┌─ EXCERPT PROVIDED

Introduction
My name is Thomas de Bruin, I am 21 years old and currently a student in Utrecht, the Netherlands. Through AIESEC I did the Explore Rwanda project because it offered me a unique chance to get to know the beautiful country of Rwanda and its inhabitants. I choose Rwanda because I wanted to enhance my French and French is the third language of this country. Unfortunately, I did not get too speak much French, because it is only the third language, but still had an amazing experience.
During my time in Rwanda I visited the three main cities. I started in the capital, Kigali, then continued to Musanze and Huye. |
The start in Kigali
Arriving in Kigali I was picked up from the airport and brought to the so-called MC-house close to the MTN headquarters. I arrived in the morning and in the evening, went to one of Kigali's most beautiful buildings, the Convention Centre. This is a building with a roof of moving light in the colors of the Rwandese flag, kind of hard to explain but the pictures speak for themselves.

└─

INSTRUCTION 1:
Reproduce the passage of the Rwanda travel account between "Introduction" and "an amazing experience.", inclusive.
The text and the records come from separate, unrelated sources.

┌─ RECORD SET

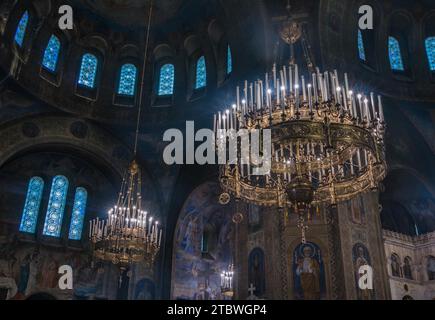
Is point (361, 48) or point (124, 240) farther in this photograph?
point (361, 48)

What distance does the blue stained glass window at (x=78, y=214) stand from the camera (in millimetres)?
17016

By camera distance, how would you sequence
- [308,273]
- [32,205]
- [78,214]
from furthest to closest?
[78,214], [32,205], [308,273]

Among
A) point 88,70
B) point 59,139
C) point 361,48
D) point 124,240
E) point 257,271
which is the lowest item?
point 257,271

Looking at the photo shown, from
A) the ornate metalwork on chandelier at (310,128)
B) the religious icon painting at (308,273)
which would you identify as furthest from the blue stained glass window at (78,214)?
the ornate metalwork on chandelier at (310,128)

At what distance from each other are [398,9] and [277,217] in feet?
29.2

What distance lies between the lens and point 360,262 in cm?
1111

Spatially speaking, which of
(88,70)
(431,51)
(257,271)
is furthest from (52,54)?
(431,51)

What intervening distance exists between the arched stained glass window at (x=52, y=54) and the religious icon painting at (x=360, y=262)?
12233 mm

└─

INSTRUCTION 2:
In the records, rewrite the lines from the one holding "Spatially speaking, which of" through the end of the records, inclusive, with "furthest" changed to "farthest" and nothing else altered. Return only those lines.

RESULT 1:
Introduction
My name is Thomas de Bruin, I am 21 years old and currently a student in Utrecht, the Netherlands. Through AIESEC I did the Explore Rwanda project because it offered me a unique chance to get to know the beautiful country of Rwanda and its inhabitants. I choose Rwanda because I wanted to enhance my French and French is the third language of this country. Unfortunately, I did not get too speak much French, because it is only the third language, but still had an amazing experience.

RESULT 2:
Spatially speaking, which of
(88,70)
(431,51)
(257,271)
is farthest from (52,54)?
(431,51)

What intervening distance exists between the arched stained glass window at (x=52, y=54) and the religious icon painting at (x=360, y=262)?
12233 mm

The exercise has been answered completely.